Air Canada a-t-elle les moyens de cette guerre?
C'est la première question qui se pose, elle qui traîne toujours une solide dette à son bilan.
La réponse est oui. La route Montréal-Toronto ne représente en fait qu'environ 3% du total de ses départs.
Et l'expansion survient à un moment où les choses ne vont pas si mal. Mise à part la liaison Montréal-Toronto, la hache de guerre est pas mal enterrée partout ailleurs au pays. WestJet et Air Canada se livrent sur le marché intérieur une concurrence de prix ordonnée alors que le trafic s'améliore. La situation est la même du côté transfrontalier et à l'international. Air Canada est de surcroît en train de passer un arrangement avec les nouvelles fusionnées United-Continental pour former un joint venture où les deux compagnies travailleront étroitement à coordonner les horaires (élimination des vols concurrents), et à mettre en place des campagnes marketing et des prix arrimés.
Notons enfin que l'expansion sur Toronto survient avec un nouveau partenaire, Sky Regional, qui exploitera cinq Bombardier Q-400, et qui devrait opérer à coûts assez concurrentiels.
Air Canada a donc les moyens de lancer l'offensive.
Porter a-t-elle les moyens de cette guerre?
C'est la question la plus intéressante. Et il est difficile d'y répondre parce que la compagnie est une société privée.
Au printemps, Porter avait toutefois annoncé son intention d'entrer en bourse avec un appel à l'épargne de 120 M$.
L'opération a été annulée à la fin de l'été, la compagnie indiquant que le moment n'était pas propice à une émission d'actions.
Le prospectus provisoire émis à ce moment permet d'avoir un aperçu de la situation du transporteur à bas prix.
À première vue, on peut se demander si Air Canada ne risque pas vraiment de se casser les dents avec son offensive.
Porter se targue en effet d'atteindre le seuil de rentabilité avec un coefficient d'occupation parmi les plus bas du secteur. Au cours de 2009, ce coefficient était pour elle à 49%, un niveau bien inférieur à ceux de WestJet (71%) et Air Canada (83%).
La compagnie attribue cet avantage au fait qu'elle n'exploite qu'une seule catégorie d'appareils - une vingtaine de Q-400 - alors que les autres sociétés ont de multiples parcs d'appareils. Il y a aussi le fait que ses effectifs de travailleurs sont non syndiqués.
Au total, elle compte 47 employés par appareils, alors que WestJet en a 73.
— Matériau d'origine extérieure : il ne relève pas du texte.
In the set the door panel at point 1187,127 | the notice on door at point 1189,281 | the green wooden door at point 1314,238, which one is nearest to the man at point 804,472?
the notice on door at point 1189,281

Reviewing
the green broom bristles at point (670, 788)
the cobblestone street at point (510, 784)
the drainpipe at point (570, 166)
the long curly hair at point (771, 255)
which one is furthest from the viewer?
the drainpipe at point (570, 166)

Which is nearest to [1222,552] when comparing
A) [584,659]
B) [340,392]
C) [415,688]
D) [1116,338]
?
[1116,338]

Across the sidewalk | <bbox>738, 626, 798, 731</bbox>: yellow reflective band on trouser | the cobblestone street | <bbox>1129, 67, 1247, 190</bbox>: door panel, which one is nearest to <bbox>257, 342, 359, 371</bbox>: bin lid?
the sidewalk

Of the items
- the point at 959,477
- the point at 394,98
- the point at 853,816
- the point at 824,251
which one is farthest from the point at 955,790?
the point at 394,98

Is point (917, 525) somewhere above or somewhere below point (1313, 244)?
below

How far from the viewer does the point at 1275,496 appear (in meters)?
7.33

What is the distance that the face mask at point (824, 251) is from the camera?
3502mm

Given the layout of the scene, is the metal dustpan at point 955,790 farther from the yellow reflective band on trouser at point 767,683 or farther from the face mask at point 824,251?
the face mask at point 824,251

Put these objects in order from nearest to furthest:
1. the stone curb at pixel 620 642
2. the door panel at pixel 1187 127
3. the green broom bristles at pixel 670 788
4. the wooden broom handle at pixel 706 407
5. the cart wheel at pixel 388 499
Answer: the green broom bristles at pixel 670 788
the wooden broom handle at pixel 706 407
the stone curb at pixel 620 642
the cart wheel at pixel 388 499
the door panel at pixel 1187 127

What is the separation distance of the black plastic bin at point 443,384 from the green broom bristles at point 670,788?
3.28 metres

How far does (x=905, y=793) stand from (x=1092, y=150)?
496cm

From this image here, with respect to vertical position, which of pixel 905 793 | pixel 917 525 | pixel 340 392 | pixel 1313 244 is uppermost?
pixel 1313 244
C'est à première vue. En creusant, il devient apparent que Porter n'est pas si solidement retranchée dans ses positions.
Le coefficient d'occupation du transporteur a été de 47% au premier trimestre de 2010, et de 47,9% pour l'exercice 2009. Sous le seuil de rentabilité. Depuis le début de l'année, les choses se sont améliorées, mais le coefficient cumulatif ne demeure qu'à 53,3%.
Pour l'exercice 2009, le BAIIA (bénéfice avant intérêts, impôts et amortissement) est positif à près de 8 M$, mais lorsque l'on fait tout entrer, la perte d'exploitation grimpe à près de 4,5 M$.
À l'évidence, la compagnie ne se présente pas sur le tarmac avec des coffres de guerre bien remplis.
Encore ici, il faut cependant faire attention et savoir que l'expansion de Porter pèse sur ses résultats. La compagnie a ouvert plusieurs routes en 2009 et doublé son parc d'avions (de 8 à 18). Développer de nouvelles routes coûte cher. Mettrait-on fin à quelques unes, que la rentabilité s'améliorerait sans doute.
Conclusion?
On ne peut certainement pas conclure que l'attaque d'Air Canada aura pour conséquence de sortir Porter d'affaires. Montréal-Toronto est l'une de ses routes importantes, mais elle en a plusieurs autres, dont Toronto-Ottawa, Toronto-New York, Toronto-Chicago et Ottawa-Halifax, où la concurrence ne s'intensifiera pas.
Il ne serait pas étonnant cependant que la guerre de prix sur Toronto-Montréal ne vienne empêcher Porter de revenir tenter sa chance sur le marché public. Et, ce faisant, qu'elle ne vienne mettre fin à toute expansion significative de la compagnie.
En d'autres mots, Air Canada ne peut sans doute pas terrasser son adversaire, mais elle pourrait bien s'apprêter à lui couper les ailes.